Année 133 - Septembre 2021En savoir plus
Le Christianisme n’existe pas... encore!
abbé Livio Tonello, directeur
Pour la réflexion de ce mois, je m’inspire d’un livre du théologien français Dominique Collin dont le titre provocateur est peut-être un peu paradoxal. La résurrection est au centre de la vie chrétienne et la Pentecôte marque le point de départ de l’évangélisation. Mais les chrétiens sont-ils encore fidèles à l’Évangile ? Peut-on affirmer qu’aujourd’hui l’Évangile est vraiment vécu par ceux qui se disent chrétiens ?
Un « christianisme du dimanche » n’est pas conforme à l’Évangile du Royaume annoncé par Jésus. Sa résurrection, que nous célébrons chaque dimanche pendant la Sainte Messe, est-elle vraiment source de vie et d’espoir ? Pendant la pandémie, nous nous sommes sentis comme perdus et le confinement nous a privés de la Messe du dimanche et des contacts sociaux.

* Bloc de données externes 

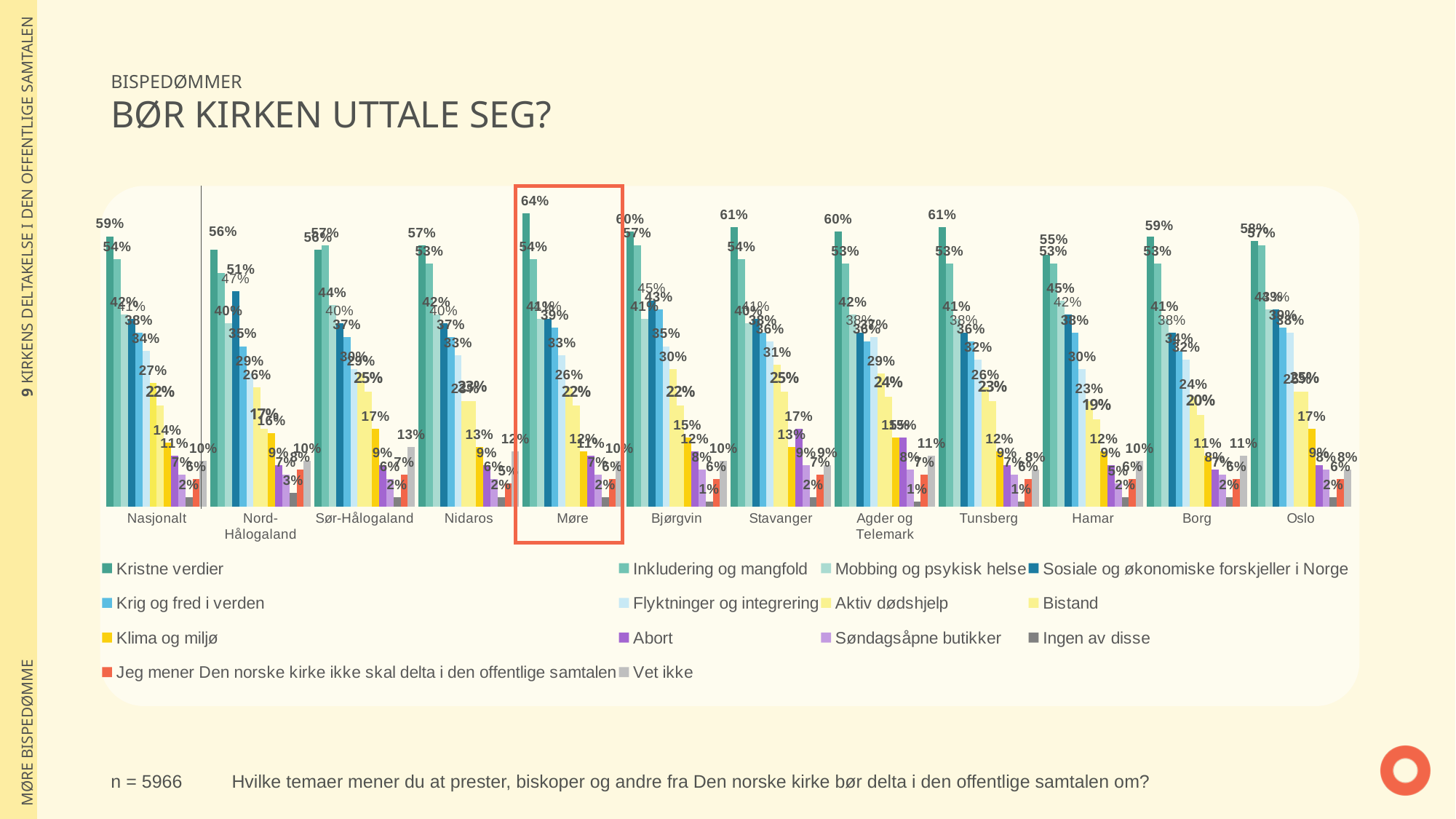
What is the value for Kristne verdier in Møre? 64% What kind of chart is shown on the slide? bar chart What is the value for Kristne verdier in Hamar? 55% Which category is highlighted with a red box on the chart? Møre Which category has the lowest value for Kristne verdier? Hamar Which category has the highest value for Kristne verdier? Møre What is the value for Inkludering og mangfold in Nasjonalt? 54% What is the difference between the Kristne verdier values for Møre and Hamar? 9 percentage points What is the value for Kristne verdier in Nasjonalt? 59% How many bispedømme categories (including Nasjonalt) are shown along the x axis? 12 How many series does the legend list? 14 Which is larger, the Kristne verdier value for Møre or for Nasjonalt? Møre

Depuis longtemps et dans de nombreux pays européens, nous assistons à l’affaiblissement des traditions et des signes chrétiens. Les chrétiens d’Occident sont-ils une espèce en voie de disparition ?
Le Ressuscité est-ce un personnage qui ne dit plus rien ? Paradoxalement la lente déchristianisation est une opportunité à condition que les chrétiens sachent retrouver le véritable et étonnant message de l’Évangile : accueillir la force de l’appel du Royaume de Dieu. On ne peut comprendre vraiment l’Évangile qu’à travers le témoignage personnel où l’Évangile devient la lumière de la vie en passant d’un christianisme d’appartenance à un christianisme d’expérience.

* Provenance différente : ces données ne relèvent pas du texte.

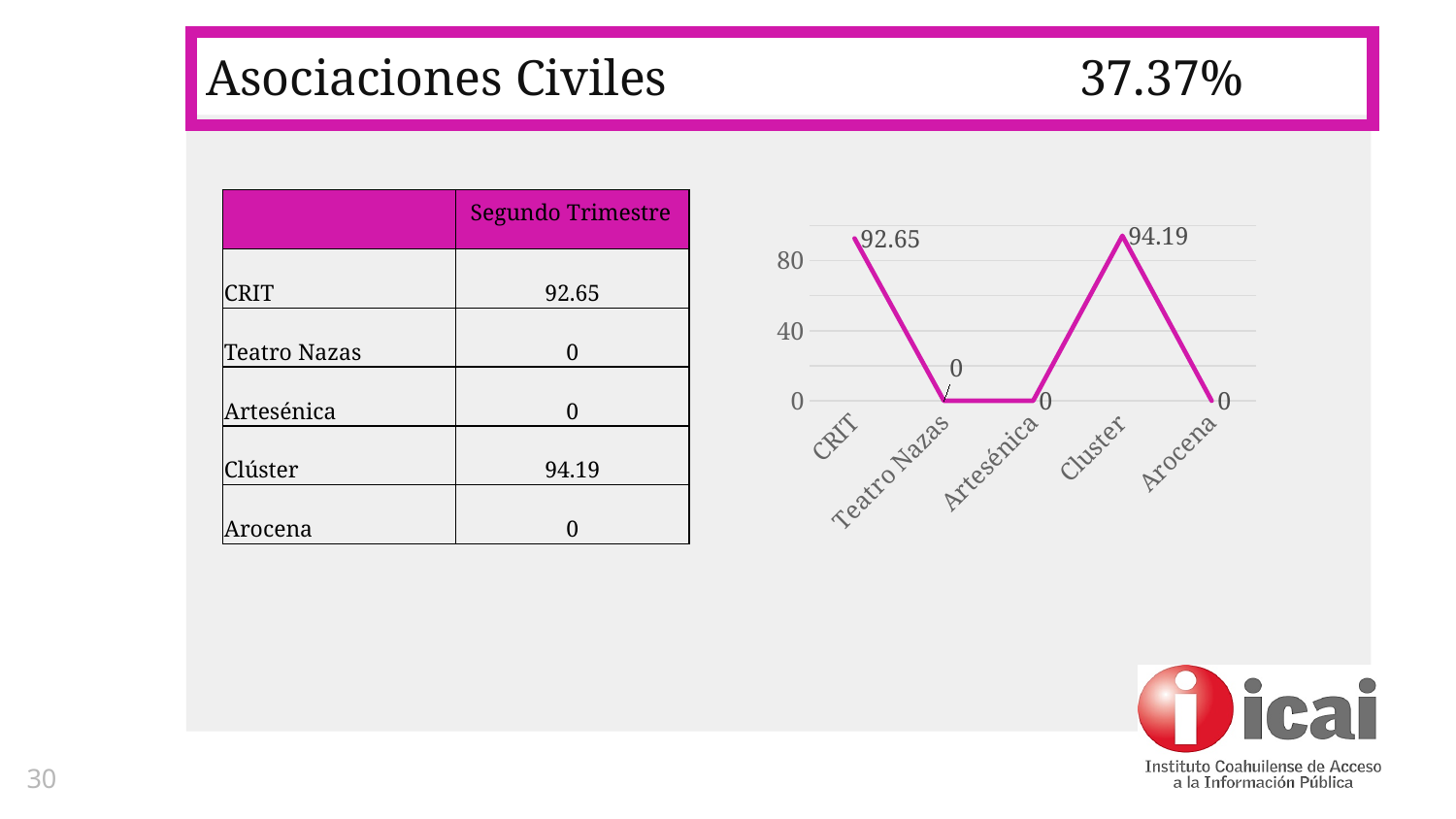
What is the difference between the values for Cluster and CRIT? 1.54 What is the value for Arocena in the chart? 0 What is the value for Teatro Nazas in the chart? 0 What colour is the line in the chart? Magenta How many categories are plotted along the x axis of the chart? 5 Which category has the highest value in the chart? Cluster How many categories in the chart have a value of 0? 3 Is the value for CRIT greater or less than 80? greater What is the value for CRIT in the chart? 92.65 What type of chart is shown on the slide? Line chart What is the value for Cluster in the chart? 94.19 Which is larger, the value for CRIT or the value for Artesénica? CRIT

Dans le christianisme d’appartenance, qui est une institution à laquelle on adhère, il est possible de se dire chrétiens sans une identité profonde et sans croire et sans vivre vraiment la foi ; en revanche dans le christianisme d’expérience, on vit une expérience relationnelle avec le Seigneur et une profonde rencontre avec le Royaume de Dieu qui nous invite toujours au risque de la foi. Le christianisme n’est pas « déjà fait ».
Nous devons toujours l’inventer à nouveau en le pensant et en vivant son « a-venir » à la présence du Christ. La vocation du chrétien n’est pas celle de considérer l’Évangile comme « une œuvre d’art ancienne » mais de l’inventer à nouveau comme la parole capable de parler aux hommes et aux femmes d’aujourd’hui. Le christianisme n’existe pas encore car aucune personne, aucun système de pensée, aucune église ne peuvent se dire chrétiens sans reconnaître qu’ils doivent encore le devenir pleinement.
Le christianisme n’existe pas encore parce que ce qui le rendra possible dépend de nous avec la conscience d’être invités à accueillir un don dont nous ne sommes pas les maîtres. Le christianisme n’existe pas encore car il n’est pas « déjà arrivé » car c’est un événement qui se déploie dans l’histoire humaine en ouvrant des possibilités nouvelles.
Avec l’événement de Pâques naissent la nouveauté et la force qui nous permettent d’accueillir le message de Jésus, la voie, la vérité et l’envie, de le réaliser. Donc c’est à nous de faire exister le christianisme.